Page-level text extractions
- Opening Delimiter -
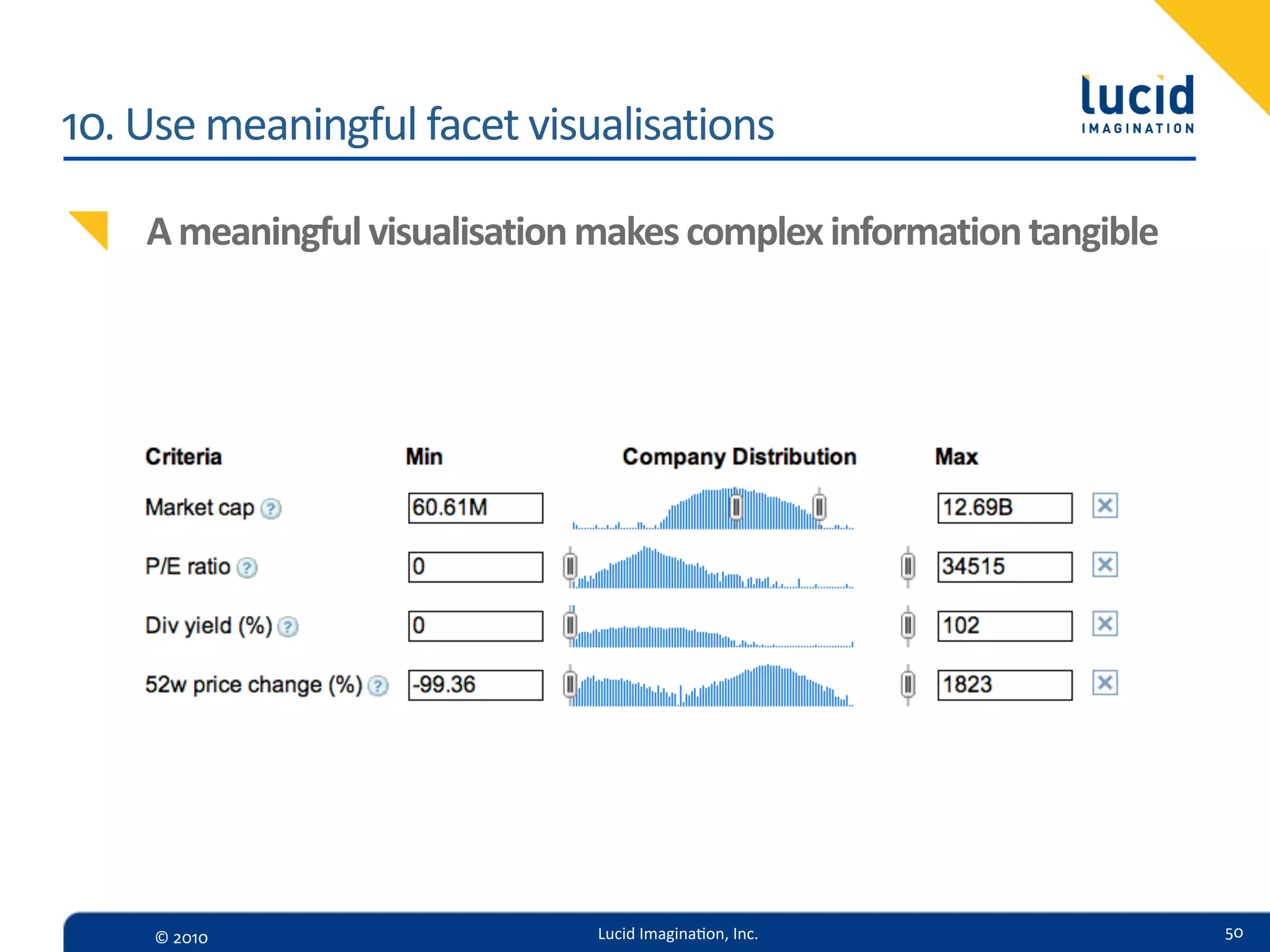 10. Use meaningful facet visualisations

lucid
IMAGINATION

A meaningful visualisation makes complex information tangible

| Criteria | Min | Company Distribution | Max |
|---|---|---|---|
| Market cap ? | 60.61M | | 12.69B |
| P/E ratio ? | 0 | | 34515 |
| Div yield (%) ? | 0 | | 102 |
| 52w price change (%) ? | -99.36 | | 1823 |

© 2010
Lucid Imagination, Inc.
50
- Closing Delimiter -
- Opening Delimiter -
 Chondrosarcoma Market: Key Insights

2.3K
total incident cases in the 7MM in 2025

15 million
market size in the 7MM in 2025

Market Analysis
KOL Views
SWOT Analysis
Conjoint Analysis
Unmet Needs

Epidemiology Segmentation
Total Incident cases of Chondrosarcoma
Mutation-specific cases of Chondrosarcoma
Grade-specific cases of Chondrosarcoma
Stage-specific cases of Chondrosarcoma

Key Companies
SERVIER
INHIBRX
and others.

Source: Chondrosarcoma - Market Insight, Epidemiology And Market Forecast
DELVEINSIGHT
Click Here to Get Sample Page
- Closing Delimiter -
- Opening Delimiter -
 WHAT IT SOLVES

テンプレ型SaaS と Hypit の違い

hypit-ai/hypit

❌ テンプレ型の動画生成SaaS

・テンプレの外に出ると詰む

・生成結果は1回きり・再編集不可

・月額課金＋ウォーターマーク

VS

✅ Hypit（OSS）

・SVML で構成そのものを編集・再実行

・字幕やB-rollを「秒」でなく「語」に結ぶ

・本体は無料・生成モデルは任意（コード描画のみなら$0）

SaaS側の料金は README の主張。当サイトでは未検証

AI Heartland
- Closing Delimiter -
Reproduce the lines above, beginning at the line with "Total Incident cases of Chondrosarcoma" and stopping after the line with "Click Here to Get Sample Page", exactly as they are.

Total Incident cases of Chondrosarcoma
Mutation-specific cases of Chondrosarcoma
Grade-specific cases of Chondrosarcoma
Stage-specific cases of Chondrosarcoma

Key Companies
SERVIER
INHIBRX
and others.

Source: Chondrosarcoma - Market Insight, Epidemiology And Market Forecast
DELVEINSIGHT
Click Here to Get Sample Page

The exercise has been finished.